“Belly of June”
from the album Thistled Spring
2010
iTunes
Generous space and a delicious restraint enrich the music of Horse Feathers as it wraps the listener in an embrace that is at once spooky, beautiful and reassuring — as if Aaron Copland were producing a chamber-music recording by an alt-Americana band.
From Idaho by way of his current headquarters in Portland, Oregon, bandleader Justin Ringle creates Appalachian music transplanted to the Northwest and the prairie. He composes blown-glass songs laced with blood-rich marrow, the ideal vehicles for his fragile, high voice. But much of the elegance must also be credited to cellist Catherine Odell, violinist Nathan Crockett and multi-instrumentalist Sam Cooper.
Following the stark, winter-like settings of the band’s 2008 album House With No Home, a springtime theme prevails. The delicate piano and accompanying strings of the title track inspire images of sprouting shoots struggling from thawed ground. Ringle’s lyrics sometimes examine heartache and pain, and the space between needs and wants, but a message of rejuvenation courses through.

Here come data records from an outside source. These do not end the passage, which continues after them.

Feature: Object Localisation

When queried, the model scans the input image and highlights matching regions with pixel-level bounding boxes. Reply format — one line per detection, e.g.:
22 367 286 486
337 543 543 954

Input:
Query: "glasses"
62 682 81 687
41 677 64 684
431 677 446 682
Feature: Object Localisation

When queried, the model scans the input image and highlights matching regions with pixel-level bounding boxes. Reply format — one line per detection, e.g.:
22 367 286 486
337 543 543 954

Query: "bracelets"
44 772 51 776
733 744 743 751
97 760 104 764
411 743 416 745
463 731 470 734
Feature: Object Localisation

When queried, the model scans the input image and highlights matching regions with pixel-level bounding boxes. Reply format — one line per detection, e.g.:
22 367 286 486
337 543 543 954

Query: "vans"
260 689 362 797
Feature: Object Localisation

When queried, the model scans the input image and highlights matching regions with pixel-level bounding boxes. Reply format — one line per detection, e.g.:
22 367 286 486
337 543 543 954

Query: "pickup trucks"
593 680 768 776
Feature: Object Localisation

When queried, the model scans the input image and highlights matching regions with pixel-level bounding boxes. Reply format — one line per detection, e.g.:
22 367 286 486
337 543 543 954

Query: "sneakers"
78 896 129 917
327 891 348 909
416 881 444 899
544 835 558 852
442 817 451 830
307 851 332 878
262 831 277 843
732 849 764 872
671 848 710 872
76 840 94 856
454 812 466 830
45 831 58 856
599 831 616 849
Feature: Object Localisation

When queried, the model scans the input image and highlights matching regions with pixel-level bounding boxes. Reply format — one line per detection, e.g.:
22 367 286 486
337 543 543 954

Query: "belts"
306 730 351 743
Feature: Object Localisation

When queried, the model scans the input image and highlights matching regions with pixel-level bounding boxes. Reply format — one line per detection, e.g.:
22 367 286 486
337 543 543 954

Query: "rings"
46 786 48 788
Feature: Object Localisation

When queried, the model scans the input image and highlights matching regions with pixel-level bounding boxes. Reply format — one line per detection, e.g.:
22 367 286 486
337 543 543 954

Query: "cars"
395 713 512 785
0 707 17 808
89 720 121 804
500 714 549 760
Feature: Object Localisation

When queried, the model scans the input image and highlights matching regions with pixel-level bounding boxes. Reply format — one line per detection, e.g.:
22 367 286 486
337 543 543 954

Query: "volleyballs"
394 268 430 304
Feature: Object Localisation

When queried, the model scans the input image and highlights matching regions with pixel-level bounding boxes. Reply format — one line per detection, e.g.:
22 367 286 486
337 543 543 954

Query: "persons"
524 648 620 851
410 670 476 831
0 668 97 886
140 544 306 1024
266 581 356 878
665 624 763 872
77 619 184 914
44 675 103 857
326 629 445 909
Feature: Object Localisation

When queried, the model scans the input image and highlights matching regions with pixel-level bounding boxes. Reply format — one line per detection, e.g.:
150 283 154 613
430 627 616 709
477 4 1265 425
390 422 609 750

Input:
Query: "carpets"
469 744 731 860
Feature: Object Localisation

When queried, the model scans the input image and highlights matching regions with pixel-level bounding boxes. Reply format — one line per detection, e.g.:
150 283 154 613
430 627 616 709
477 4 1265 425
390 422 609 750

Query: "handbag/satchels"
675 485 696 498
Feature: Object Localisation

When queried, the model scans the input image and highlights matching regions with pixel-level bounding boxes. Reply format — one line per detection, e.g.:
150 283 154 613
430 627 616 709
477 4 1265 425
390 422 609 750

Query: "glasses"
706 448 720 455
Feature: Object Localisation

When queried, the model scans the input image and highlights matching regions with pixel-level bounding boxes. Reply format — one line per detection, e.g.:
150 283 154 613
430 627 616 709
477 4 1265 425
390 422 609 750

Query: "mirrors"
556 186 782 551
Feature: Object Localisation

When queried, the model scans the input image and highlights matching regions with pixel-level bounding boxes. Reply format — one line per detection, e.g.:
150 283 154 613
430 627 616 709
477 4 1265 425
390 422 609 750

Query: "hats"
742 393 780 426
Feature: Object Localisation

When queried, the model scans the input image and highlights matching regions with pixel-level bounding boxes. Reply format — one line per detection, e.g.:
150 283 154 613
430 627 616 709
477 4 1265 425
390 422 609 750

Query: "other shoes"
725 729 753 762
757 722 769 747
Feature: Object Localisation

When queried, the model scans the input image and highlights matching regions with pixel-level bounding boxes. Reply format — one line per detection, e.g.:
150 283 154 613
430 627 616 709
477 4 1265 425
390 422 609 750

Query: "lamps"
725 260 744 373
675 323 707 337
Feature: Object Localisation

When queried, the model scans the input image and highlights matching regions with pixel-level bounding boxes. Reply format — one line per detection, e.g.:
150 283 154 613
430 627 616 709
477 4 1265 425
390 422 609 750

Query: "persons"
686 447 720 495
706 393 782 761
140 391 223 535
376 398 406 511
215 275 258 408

Images of barn-raisings and country dances bloom from the warmth of “This Bed” and “Belly of June.” The swooping strings of “The Drought” capture a mood of darkness and hope. Less austere is the almost-rockin’ “Veronia Blues.” The string players incorporate both bowing and plucking on the romantic “Cascades,” which sounds like a rainstorm building from delicate initial droplets to a swollen storm.